The DC voting mess continues

Way back before the financial market collapsed (say, last month), the District of Columbia held a primary election. For reasons still unexplained, there were some very strange preliminary results - huge numbers of overvotes in one part of the city. The vendor, Sequoia Election Systems, has alternately blamed the problem on static electricity, errors by the Board of Elections, and reporting the results too quickly - but at all times have denied that it was due to a problem in their hardware or software. The DC Council established an ad hoc committee to examine what happened and try to get to the bottom of the issue.

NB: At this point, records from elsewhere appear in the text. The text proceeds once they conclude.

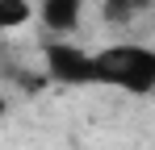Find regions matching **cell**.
Wrapping results in <instances>:
<instances>
[{
    "label": "cell",
    "instance_id": "cell-1",
    "mask_svg": "<svg viewBox=\"0 0 155 150\" xmlns=\"http://www.w3.org/2000/svg\"><path fill=\"white\" fill-rule=\"evenodd\" d=\"M97 63V83L122 88L130 96H147L155 92V50L151 46H105L92 54Z\"/></svg>",
    "mask_w": 155,
    "mask_h": 150
},
{
    "label": "cell",
    "instance_id": "cell-2",
    "mask_svg": "<svg viewBox=\"0 0 155 150\" xmlns=\"http://www.w3.org/2000/svg\"><path fill=\"white\" fill-rule=\"evenodd\" d=\"M46 75L59 83L84 88V83H97V63L88 50L71 46V42H51L46 46Z\"/></svg>",
    "mask_w": 155,
    "mask_h": 150
},
{
    "label": "cell",
    "instance_id": "cell-3",
    "mask_svg": "<svg viewBox=\"0 0 155 150\" xmlns=\"http://www.w3.org/2000/svg\"><path fill=\"white\" fill-rule=\"evenodd\" d=\"M80 4L84 0H38V17H42V25L51 29V33H71L80 25Z\"/></svg>",
    "mask_w": 155,
    "mask_h": 150
},
{
    "label": "cell",
    "instance_id": "cell-4",
    "mask_svg": "<svg viewBox=\"0 0 155 150\" xmlns=\"http://www.w3.org/2000/svg\"><path fill=\"white\" fill-rule=\"evenodd\" d=\"M29 17H34L29 0H0V29H21Z\"/></svg>",
    "mask_w": 155,
    "mask_h": 150
},
{
    "label": "cell",
    "instance_id": "cell-5",
    "mask_svg": "<svg viewBox=\"0 0 155 150\" xmlns=\"http://www.w3.org/2000/svg\"><path fill=\"white\" fill-rule=\"evenodd\" d=\"M151 4H155V0H109V4H105V17H109V21H126V17L151 8Z\"/></svg>",
    "mask_w": 155,
    "mask_h": 150
},
{
    "label": "cell",
    "instance_id": "cell-6",
    "mask_svg": "<svg viewBox=\"0 0 155 150\" xmlns=\"http://www.w3.org/2000/svg\"><path fill=\"white\" fill-rule=\"evenodd\" d=\"M4 108H8V104H4V96H0V117H4Z\"/></svg>",
    "mask_w": 155,
    "mask_h": 150
}]
</instances>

There's been lots of coverage of the problem in The Washington Post: here (Sep 11), here (Sep 12), here (Sep 12 again), here (Sep 22), here (Sep 25), here (Sep 26), here (Sep 30), here (Oct 2 editorial), and here (Oct 4).

The last of the above articles is coverage of a public hearing held by the special committee, where they heard from interested citizens, the vendor, and several voting system experts. I was honored to be one of the experts invited to testify, and my testimony can be found about 54 minutes into the video.

I made four basic points:

1. We shouldn’t blindly take the vendor’s word for what happened, because the vendor's explanations don't make sense. Sequoia hasn't been able to reproduce the problems that correspond to any of their explanations, be they static electricity or mistakes by the election officials.

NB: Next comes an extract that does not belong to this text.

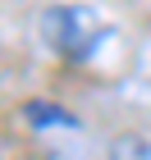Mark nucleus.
<instances>
[{"label":"nucleus","mask_w":151,"mask_h":160,"mask_svg":"<svg viewBox=\"0 0 151 160\" xmlns=\"http://www.w3.org/2000/svg\"><path fill=\"white\" fill-rule=\"evenodd\" d=\"M41 32H46V41L55 50L73 55V60H78V55H92V46L105 37V28H101L87 9H73V5L46 9V14H41Z\"/></svg>","instance_id":"f257e3e1"},{"label":"nucleus","mask_w":151,"mask_h":160,"mask_svg":"<svg viewBox=\"0 0 151 160\" xmlns=\"http://www.w3.org/2000/svg\"><path fill=\"white\" fill-rule=\"evenodd\" d=\"M28 114H32V123H64V128L78 123V119H69L64 110H55V105H28Z\"/></svg>","instance_id":"f03ea898"}]
</instances>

2. We shouldn’t blindly take the vendor’s word for what happened – the explanations may be wrong. We’ve seen at least one case where a vendor example where a vendor’s initial claims were proven wrong. After the spring 2008 primary in Ohio, the vendor, Premier Election Systems, blamed election officials for incorrect results, where one precinct’s votes were lost. Later, the vendor changed their explanation, and blamed the anti-virus vendor for the error. Eventually, the vendor admitted that it was a bug in their software. Right now Sequoia is saying it’s not a software error – but that might change as the DC Council and Sequoia learn more.

3. We shouldn’t blindly take the vendor’s word for what happened – prior studies have indicated that the problem seen in DC was a possible problem. In particular, the California Top To Bottom Review, sponsored by the California Secretary of State, noted that Sequoia software “seems not to check whether vote counts stored on Memory Packs received from the MPR are consistent with the number of voters, so an erroneous Memory Pack will corrupt the final tally instead of being detected”. The California report then goes on to note that the Sequoia software does not perform any sanity checks to ensure that each Memory Pack only contains data from a single precinct – so a corrupted Memory Pack that is somehow corrupted can not only affect that precinct, but can cause the erroneous results to propagate into other precincts.

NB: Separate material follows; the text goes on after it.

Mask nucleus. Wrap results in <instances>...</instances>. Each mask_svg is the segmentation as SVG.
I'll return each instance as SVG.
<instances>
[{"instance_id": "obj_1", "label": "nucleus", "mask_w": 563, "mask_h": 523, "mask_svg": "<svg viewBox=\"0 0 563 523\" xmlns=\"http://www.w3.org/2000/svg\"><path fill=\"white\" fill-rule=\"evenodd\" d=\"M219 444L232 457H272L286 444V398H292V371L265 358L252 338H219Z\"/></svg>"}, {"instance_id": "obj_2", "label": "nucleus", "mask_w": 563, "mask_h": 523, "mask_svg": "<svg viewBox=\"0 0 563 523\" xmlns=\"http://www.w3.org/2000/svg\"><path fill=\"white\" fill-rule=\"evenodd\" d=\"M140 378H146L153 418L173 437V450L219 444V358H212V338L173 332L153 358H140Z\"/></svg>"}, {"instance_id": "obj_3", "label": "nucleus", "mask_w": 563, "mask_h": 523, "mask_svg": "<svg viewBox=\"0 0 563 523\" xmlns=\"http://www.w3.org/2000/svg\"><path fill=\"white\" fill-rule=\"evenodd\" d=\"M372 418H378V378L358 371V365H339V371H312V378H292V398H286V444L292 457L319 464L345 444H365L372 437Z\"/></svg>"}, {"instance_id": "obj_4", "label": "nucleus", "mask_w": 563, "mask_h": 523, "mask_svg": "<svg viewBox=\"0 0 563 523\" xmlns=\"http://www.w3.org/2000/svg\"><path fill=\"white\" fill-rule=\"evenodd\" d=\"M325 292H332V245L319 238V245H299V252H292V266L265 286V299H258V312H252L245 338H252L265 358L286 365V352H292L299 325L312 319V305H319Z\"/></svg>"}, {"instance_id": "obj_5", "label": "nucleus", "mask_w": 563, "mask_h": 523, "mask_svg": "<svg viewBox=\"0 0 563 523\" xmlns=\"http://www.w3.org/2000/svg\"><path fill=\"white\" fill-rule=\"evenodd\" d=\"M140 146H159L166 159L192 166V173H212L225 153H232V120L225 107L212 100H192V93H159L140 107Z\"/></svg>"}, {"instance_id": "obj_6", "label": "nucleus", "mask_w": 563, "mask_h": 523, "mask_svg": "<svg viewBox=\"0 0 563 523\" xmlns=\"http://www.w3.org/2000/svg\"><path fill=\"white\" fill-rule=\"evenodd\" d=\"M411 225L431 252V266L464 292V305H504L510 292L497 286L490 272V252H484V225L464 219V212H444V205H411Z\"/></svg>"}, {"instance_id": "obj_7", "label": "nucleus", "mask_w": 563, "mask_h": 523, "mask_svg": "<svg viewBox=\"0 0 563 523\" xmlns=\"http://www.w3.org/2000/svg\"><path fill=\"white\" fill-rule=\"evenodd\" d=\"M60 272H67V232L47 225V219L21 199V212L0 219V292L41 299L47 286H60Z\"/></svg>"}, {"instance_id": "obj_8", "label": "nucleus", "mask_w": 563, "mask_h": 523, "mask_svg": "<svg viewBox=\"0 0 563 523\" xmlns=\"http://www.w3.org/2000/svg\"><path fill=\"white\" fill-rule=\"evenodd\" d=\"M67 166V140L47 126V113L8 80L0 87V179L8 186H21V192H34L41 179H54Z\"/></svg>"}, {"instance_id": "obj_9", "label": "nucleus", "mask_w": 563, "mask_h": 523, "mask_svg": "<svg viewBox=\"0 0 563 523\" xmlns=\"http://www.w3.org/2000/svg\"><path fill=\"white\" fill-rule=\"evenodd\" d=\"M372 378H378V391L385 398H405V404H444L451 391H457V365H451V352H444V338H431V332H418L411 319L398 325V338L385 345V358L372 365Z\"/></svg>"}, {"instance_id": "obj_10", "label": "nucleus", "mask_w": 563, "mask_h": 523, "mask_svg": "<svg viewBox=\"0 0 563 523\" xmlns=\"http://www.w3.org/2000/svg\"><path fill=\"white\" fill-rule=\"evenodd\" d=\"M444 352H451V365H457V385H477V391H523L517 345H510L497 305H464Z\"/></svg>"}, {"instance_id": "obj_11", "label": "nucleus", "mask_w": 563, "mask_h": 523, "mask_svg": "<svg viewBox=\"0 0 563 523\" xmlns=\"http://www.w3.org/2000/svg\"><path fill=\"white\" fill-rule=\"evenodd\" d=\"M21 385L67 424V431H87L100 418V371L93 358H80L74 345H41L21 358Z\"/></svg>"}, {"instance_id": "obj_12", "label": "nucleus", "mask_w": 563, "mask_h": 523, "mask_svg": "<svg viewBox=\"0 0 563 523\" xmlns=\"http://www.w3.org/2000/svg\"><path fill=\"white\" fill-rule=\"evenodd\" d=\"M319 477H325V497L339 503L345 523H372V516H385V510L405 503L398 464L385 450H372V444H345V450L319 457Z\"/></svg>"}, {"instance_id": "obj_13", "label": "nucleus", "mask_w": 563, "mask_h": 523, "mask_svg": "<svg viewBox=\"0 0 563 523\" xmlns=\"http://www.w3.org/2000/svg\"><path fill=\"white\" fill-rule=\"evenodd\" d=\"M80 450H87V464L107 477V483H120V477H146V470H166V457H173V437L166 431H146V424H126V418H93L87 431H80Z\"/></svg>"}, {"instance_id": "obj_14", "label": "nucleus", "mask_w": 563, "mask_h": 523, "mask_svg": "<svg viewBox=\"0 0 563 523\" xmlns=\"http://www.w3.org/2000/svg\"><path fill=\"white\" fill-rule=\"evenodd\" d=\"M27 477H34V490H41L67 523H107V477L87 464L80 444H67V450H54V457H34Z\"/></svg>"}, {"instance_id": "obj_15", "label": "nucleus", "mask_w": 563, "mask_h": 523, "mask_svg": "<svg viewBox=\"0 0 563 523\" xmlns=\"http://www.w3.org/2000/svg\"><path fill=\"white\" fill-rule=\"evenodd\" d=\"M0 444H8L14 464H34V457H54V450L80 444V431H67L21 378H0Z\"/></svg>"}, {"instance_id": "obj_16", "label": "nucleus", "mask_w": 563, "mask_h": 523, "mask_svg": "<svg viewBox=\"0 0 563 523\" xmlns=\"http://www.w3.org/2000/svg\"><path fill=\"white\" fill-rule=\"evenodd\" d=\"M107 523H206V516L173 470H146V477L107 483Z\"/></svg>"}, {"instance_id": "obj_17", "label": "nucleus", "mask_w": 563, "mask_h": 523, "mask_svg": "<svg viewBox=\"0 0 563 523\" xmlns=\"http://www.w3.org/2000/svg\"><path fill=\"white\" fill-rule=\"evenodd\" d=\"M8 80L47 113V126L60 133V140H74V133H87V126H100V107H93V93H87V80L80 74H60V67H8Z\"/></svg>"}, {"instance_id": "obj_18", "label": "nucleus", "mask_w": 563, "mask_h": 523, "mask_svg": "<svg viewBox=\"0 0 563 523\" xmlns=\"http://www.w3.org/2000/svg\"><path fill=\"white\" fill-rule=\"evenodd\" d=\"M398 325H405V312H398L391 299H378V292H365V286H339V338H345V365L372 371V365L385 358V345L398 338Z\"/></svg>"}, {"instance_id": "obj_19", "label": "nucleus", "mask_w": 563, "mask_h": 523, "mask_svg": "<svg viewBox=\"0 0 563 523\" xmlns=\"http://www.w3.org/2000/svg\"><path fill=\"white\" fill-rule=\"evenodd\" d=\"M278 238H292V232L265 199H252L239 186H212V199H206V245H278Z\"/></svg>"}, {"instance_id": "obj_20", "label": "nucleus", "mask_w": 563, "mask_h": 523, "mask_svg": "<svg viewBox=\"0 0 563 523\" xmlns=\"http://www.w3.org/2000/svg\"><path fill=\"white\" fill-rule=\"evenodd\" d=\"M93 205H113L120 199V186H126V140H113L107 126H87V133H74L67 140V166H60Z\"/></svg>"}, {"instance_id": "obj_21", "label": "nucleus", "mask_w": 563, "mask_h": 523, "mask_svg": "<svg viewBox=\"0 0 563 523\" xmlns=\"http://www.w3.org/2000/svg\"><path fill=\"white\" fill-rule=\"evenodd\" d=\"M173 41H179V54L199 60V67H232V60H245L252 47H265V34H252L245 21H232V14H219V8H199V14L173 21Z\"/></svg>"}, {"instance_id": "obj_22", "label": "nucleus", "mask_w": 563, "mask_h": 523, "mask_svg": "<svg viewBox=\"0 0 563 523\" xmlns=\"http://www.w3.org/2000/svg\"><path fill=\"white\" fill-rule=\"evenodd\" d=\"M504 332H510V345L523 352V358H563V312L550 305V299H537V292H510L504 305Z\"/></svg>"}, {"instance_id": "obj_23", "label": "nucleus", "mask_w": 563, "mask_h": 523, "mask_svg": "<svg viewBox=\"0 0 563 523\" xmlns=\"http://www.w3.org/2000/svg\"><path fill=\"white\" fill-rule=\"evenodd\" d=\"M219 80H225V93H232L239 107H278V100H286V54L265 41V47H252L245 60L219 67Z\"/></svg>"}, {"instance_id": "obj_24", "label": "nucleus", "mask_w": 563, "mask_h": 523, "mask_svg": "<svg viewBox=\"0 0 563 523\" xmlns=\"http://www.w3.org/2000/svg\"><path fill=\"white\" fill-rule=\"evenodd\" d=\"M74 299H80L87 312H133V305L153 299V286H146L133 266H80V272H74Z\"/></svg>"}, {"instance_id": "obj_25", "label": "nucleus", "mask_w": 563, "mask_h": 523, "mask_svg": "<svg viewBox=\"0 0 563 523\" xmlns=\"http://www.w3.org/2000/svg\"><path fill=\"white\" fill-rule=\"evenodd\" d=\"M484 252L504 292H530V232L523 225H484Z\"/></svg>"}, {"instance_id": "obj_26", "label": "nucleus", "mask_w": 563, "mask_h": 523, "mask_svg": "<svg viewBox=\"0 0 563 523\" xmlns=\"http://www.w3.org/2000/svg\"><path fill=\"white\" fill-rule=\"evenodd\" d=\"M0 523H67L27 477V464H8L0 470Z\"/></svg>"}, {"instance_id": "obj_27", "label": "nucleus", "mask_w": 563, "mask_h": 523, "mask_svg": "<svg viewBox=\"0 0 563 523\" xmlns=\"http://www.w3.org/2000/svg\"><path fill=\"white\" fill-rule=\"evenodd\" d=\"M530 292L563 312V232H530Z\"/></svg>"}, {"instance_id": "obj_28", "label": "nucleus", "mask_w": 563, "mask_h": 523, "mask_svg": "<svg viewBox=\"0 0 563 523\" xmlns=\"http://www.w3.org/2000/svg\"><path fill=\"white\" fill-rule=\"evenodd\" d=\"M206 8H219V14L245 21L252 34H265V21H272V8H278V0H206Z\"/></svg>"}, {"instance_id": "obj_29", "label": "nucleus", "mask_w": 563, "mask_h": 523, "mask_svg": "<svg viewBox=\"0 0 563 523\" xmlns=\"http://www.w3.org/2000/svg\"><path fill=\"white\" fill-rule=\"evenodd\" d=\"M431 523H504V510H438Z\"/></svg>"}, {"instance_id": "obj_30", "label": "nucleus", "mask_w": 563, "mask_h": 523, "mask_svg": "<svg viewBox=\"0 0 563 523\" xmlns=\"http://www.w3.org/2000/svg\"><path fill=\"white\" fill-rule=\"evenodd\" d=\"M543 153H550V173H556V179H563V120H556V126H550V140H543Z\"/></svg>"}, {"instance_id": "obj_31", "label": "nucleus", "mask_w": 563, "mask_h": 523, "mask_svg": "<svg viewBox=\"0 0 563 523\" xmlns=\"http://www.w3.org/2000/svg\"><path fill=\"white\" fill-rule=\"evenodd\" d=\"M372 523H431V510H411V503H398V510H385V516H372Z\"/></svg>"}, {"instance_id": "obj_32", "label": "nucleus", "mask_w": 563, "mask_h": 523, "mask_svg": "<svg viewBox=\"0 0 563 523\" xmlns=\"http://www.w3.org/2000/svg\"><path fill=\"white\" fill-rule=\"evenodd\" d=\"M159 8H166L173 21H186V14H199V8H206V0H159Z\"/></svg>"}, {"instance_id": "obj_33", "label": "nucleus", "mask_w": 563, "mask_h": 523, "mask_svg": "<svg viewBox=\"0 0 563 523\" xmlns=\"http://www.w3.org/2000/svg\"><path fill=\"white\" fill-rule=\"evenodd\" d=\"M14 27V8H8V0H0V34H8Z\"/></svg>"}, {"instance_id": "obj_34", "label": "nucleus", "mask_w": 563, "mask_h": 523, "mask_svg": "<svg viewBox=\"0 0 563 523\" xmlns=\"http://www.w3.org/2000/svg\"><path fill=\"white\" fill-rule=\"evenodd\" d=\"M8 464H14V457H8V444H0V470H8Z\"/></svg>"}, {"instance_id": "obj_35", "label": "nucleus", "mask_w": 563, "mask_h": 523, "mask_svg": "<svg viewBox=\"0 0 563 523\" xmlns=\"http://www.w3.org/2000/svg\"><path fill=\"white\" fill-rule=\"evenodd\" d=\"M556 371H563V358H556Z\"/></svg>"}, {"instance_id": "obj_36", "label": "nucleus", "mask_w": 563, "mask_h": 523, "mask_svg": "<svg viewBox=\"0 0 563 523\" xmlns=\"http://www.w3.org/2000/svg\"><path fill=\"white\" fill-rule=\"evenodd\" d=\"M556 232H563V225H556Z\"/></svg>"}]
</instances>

4. We shouldn’t blindly take the vendor’s word for what happened – we’ve seen similar failures before with Sequoia voting systems. In Alameda County California, the February 2008 primary election had a very similar failure, where a corrupted memory card registered an absurd number of votes in one precinct, and reprocessing the memory card caused it to give correct results.

I then recommended that the Council obtain an independent expert forensic study to figure out what went wrong, along the lines of the investigations of the 2006 Florida CD-13 election or the 2008 New Jersey primary.

I don't know what's going to happen next, but I hope the Council moves forward quickly, so there can be some preliminary answers before the election next month!